In any given educational institution, there will be a wide gradient of students and teachers. Students can range from motivated hard workers to slackers, apt to disinterested, or abstract thinkers to hands-on learners. Likewise teachers can range from strict to understanding, obscure to clear, or challenging to easy-going. This variability allows for lots of different possible teacher-student systems, some of which might be healthy and others sick. Given luck, intelligence, and skill, a teacher or student might remain perfectly sane; lacking them they might not. In a sick student teacher relationship, for example, if an average or below average student who cares about their grades gets a teacher who assigns challenging homework and grades harshly, that student will find themselves in a sick system. However, an average student with an easy going teacher or an excellent student with a challenging teacher will probably do fine without tiring themselves out too much. Generally a student who either does not care about their grades or gets good grades easily will be fine. Thus, sick systems in institutions often exist on a student-to-student or classroom-to-classroom basis.
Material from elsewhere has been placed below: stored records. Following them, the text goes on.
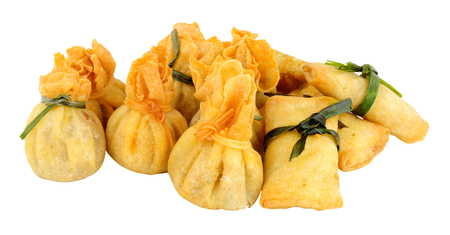 filled roll: Group of mixed Oriental pastry wrapped snacks isolated on a white background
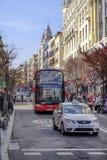 Туристический автобус и такси обеспечивают циркуляцию на улице в Мадриде Стоковые Фотографии RF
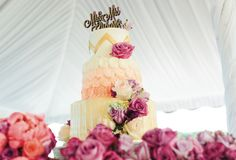 Stunning white, pink, and gold wedding cake with purple and pink flowers and gold topper. See more from this peach outdoor wedding in Blountville at @chateauselah! Rentals by Celebrate Rentals, images by Elizabeth Large | The Pink Bride® www.thepinkbride.com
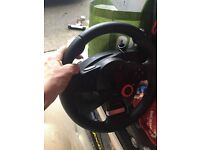 playstation steering wheel and pedals.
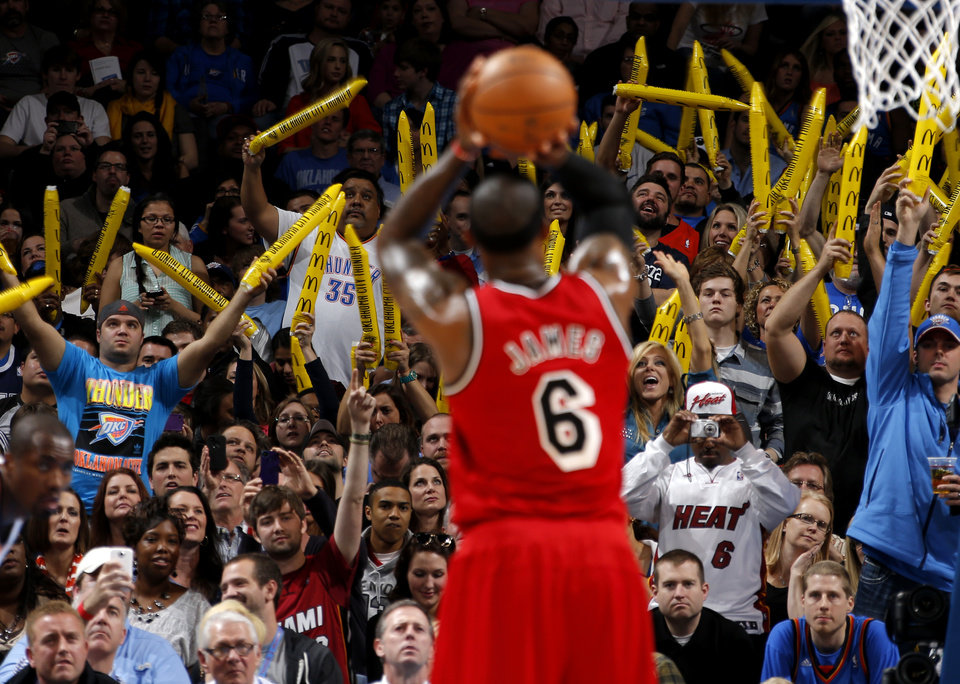 Fans cheer as Miami\'s LeBron James (6) shoots a free throw during an NBA basketball game between the Oklahoma City Thunder and the Miami Heat at Chesapeake Energy Arena in Oklahoma City, Thursday, Feb. 15, 2013. Photo by Bryan Terry, The Oklahoman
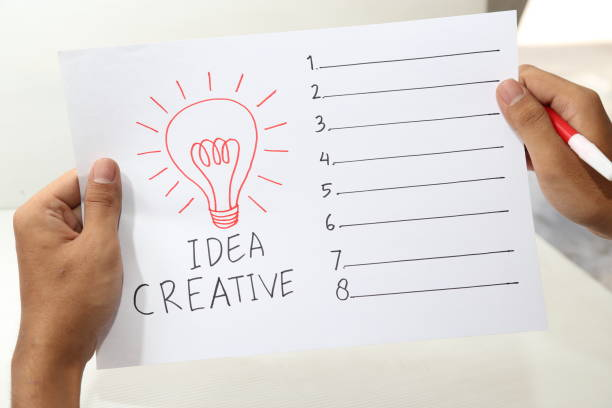 hand holding paper of idea creative form list stock photo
They can be transient as well, when teachers change policies or students switch classes. Much of it is in the mind of the student: a students and teachers can exit their little sick system bubble if they realize that (a) learning in and of itself is more important than grades, and/or (b) the limitations of mind and body must both be respected.

Schools are usually not completely sick systems because they do not need to be. Sick systems form because the creator of the system wants to get something out of its prey for less than it gives. Students (well, parents) pay money regularly (as taxes or straight up) for education. However, the quality of education received by the student depends not only on the amount they pay, but on the integrity of the administration, the skill of the teachers, and the attitude and aptitude of the student. Thanks to how it is funded, a school has little motivation to slack off on giving the students a good education and create a completely sick system. Thus schools do not become sick systems in the same way as other institutions: they become sick by accident.
Jun. 19th, 2010 01:16 am (UTC)

...thank you for putting all of this in easy-to-understand terms. I've worked in that sort of situation before. On several occasions. Having it all explanified like this will make identifying the problem easier in the future.